Actionable Advice for Families
- Seek out clinics and camps run by former touring pros — not to replace a primary coach but to supplement with experiential knowledge.
- Put your junior in situations of adversity (playing up in age, entering tournaments above their current level) to build the resilience that comfortable development tracks don’t produce.
- After losses, ask your child: “What did you notice about your opponent that you could have used?” — training observation and tactical adjustment thinking.
- Understand that a former world-class competitor sees things in your child’s game that a technically expert coach may miss entirely.
INTENNSE Relevance
- Kriek’s “former pros as mentors” model is directly analogous to INTENNSE’s structure.

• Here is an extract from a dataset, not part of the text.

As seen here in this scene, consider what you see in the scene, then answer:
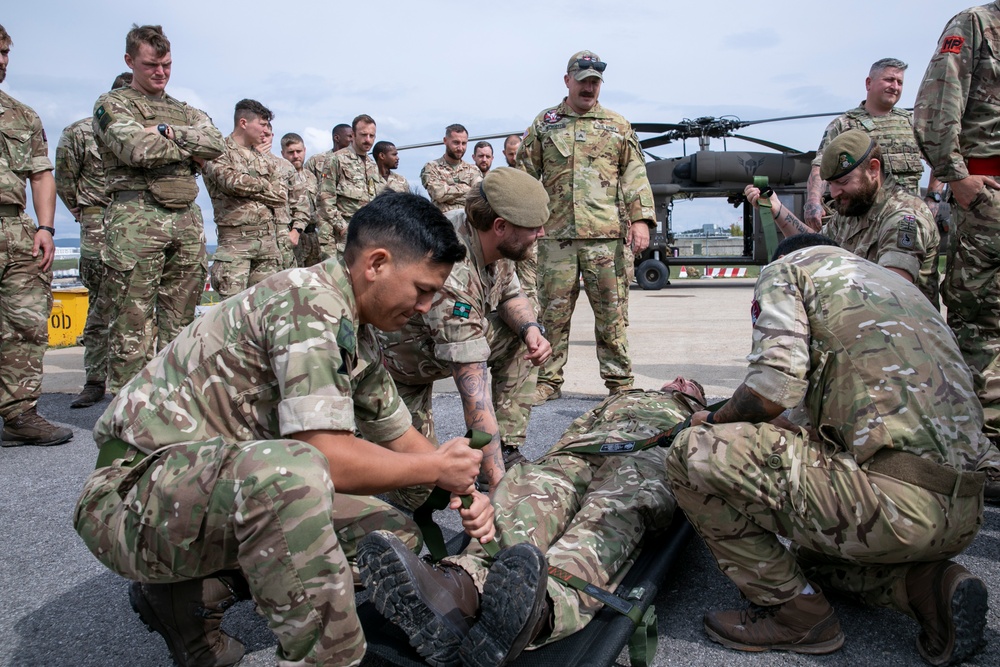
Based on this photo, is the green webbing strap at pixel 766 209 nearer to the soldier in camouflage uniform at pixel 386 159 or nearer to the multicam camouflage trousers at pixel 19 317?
the multicam camouflage trousers at pixel 19 317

The league’s coaching staff and player development approach can incorporate former touring pros as a key asset — not just recruiting players but using them as developmental resources.
- “Off-pattern play” as a trainable skill is acutely relevant to INTENNSE’s bolt arc format. In a 10-minute arc, a player who recognizes their A-game isn’t working and adjusts quickly has a decisive edge. This is a specific skill to train and evaluate.
- INTENNSE’s mic’d coaches create a real-time channel for exactly the kind of high-level tactical communication Kriek describes — a former pro’s voice in a player’s ear between points, deploying experiential pattern recognition, is a genuine competitive differentiator.
- Adversity as developmental design informs INTENNSE’s competitive format philosophy: the compressed scoring, one serve, and rally-scoring system creates inherent adversity that more closely mimics the psychological demands Kriek describes.
Notable Quotes
“When you’ve been on Centre Court at Wimbledon in a fifth set, you know what that feels like in your body. You can tell a junior about it, but they can’t feel it until they’ve been there. My job is to give them a map of the territory before they arrive.”
“The difference between a good player and a great one is not their forehand. It’s what they do when their forehand stops working in the middle of the third set.”